TEXT SEGMENT:
START
# Help wanted with e240 Merc



## hottrout (May 2, 2007)

Is there anyone in Craigavon or outside area that would be interested in helping me PC the paintwork on an E240 merc.

I (like many) am seriously considering the purchase of a PC but before I do I really wanted to see one in action and to see its effects.

The E240 is three years old and had Obsidian Black Paint. In general the paintwork is very good but there are some swirls, scratches and other light scratches and marks that I can not removed by hand.

I would love to get that magic mirror finish on the merc and would be willing to do all the donkey work if someone wanted to bring and demo their PC skills. I will pay for any consumable materals used including beer.

If there are any real costs involved it is probably just better for me to buy a PC and once confident then do it myself and to be honest im still thinking of doing this anyway.


----------



## Gaz VW (Aug 1, 2006)

Where exactly are you in Craigavon? I'm from Aghagallon and Moddie off here is from Derrymacash - both very close to Craigavon lol. I'd be up for demo-ing PC work no problem, and I'm sure he would too - especially if there's alcohol being offered lol


----------



## hottrout (May 2, 2007)

Im actually from Loughall but I work in Craigavon. Im happy to travel to whereever you guys would want to do this.

The merc is large enough so would take some time.

Tell me what you need me to pay/bring and I will happly arrange to meet. Part of the reason for watching someone work on a car is to fully figure out what all I will need to purchase myself.

Thanks for the offer


----------



## Ronnie (Nov 15, 2006)

You don't happen to have a trout* number on your Alfa by any chance?!


----------



## hottrout (May 2, 2007)

Might do , whos asking


----------



## Ronnie (Nov 15, 2006)

No I just saw you yesterday morning thats all.


----------



## hottrout (May 2, 2007)

Quite possible I be on the road a lot


----------



## Ronnie (Nov 15, 2006)

I will wave next time... Very nice Alfa I must say!


----------
END
AVAILABLE DATA:
START
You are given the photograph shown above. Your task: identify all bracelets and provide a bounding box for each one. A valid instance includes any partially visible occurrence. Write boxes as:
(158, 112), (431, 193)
END
THINGS TO DO:
A: In the forum thread, what color is the paint on the E240?
B: Please list every place name mentioned in the forum thread.
The material has no connection to the forum thread.

TASK-BY-TASK SOLUTIONS:
A: Obsidian Black

B: Craigavon, Aghagallon, Derrymacash, Loughall